--- begin ---

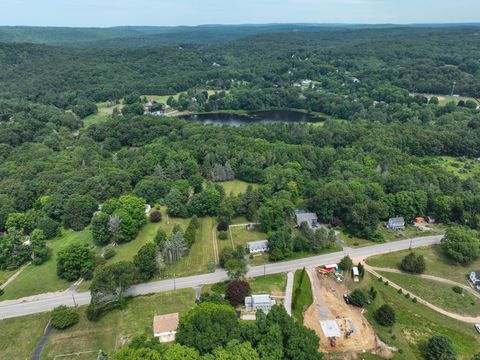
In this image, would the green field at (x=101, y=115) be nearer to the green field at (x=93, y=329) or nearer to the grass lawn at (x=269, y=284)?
the green field at (x=93, y=329)

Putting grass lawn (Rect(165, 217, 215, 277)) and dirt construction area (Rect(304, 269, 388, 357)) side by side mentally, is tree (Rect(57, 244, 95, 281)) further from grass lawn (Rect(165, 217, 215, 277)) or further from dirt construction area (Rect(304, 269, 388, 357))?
dirt construction area (Rect(304, 269, 388, 357))

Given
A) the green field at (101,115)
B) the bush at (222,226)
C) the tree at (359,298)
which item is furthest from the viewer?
the green field at (101,115)

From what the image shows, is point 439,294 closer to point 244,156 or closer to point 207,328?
point 207,328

--- end ---

WRITTEN REQUEST
Can you express every line of the rows above as a JSON list of strings, one string per line, skipping blank lines and leaving out the pictures?

TASK OUTPUT
[
  "In this image, would the green field at (x=101, y=115) be nearer to the green field at (x=93, y=329) or nearer to the grass lawn at (x=269, y=284)?",
  "the green field at (x=93, y=329)",
  "Putting grass lawn (Rect(165, 217, 215, 277)) and dirt construction area (Rect(304, 269, 388, 357)) side by side mentally, is tree (Rect(57, 244, 95, 281)) further from grass lawn (Rect(165, 217, 215, 277)) or further from dirt construction area (Rect(304, 269, 388, 357))?",
  "dirt construction area (Rect(304, 269, 388, 357))",
  "Given",
  "A) the green field at (101,115)",
  "B) the bush at (222,226)",
  "C) the tree at (359,298)",
  "which item is furthest from the viewer?",
  "the green field at (101,115)",
  "From what the image shows, is point 439,294 closer to point 244,156 or closer to point 207,328?",
  "point 207,328"
]